Phase 1 — From Enter Key to Datacenter
A request goes through three layers of mostly-not-the-model machinery before the GPU sees a token. The client serializes the conversation. The edge terminates the connection and runs the standard CDN gauntlet. The API gateway authenticates the caller, decides whether the caller is allowed to spend money this minute, picks a model version, checks the prompt cache, and either admits the request to the inference scheduler or sends back an error.
None of this is the model. All of it can break the model.
Most of the work in this phase is identical across every vendor that ships a chat-completion endpoint, which is the main reason it’s worth understanding in detail. Almost every production failure with an LLM API originates somewhere in this stretch. Wrong chat template format (that’s Phase 2). Stale auth token (here). Rate limit hit (here). Wrong model alias resolution (here). Prompt cache miss that the developer assumed was a hit (here). A nontrivial fraction of the support tickets a hosted LLM provider sees are debugging events from this part of the pipeline.
On the laptop

The moment a user presses Enter, the chat client takes nine actions in rapid succession before any of those actions involve a network hop.
Capture and lock.

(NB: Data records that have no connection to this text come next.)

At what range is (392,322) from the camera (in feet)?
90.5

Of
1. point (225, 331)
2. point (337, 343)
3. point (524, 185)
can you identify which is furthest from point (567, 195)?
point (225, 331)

The composer fires its submit handler. The UI immediately locks the input field so a fast user can’t double-submit while the request is in flight. This sounds obvious; it is also the most common source of duplicated billing in custom-built clients written by people who didn’t know about it.
Client-side validation. Empty messages get rejected. Character limits get checked. Attachment counts and sizes get checked. The validation is purely a UX shortcut (every check runs again server-side because the client cannot be trusted), but it saves the user a round trip when the input is obviously malformed.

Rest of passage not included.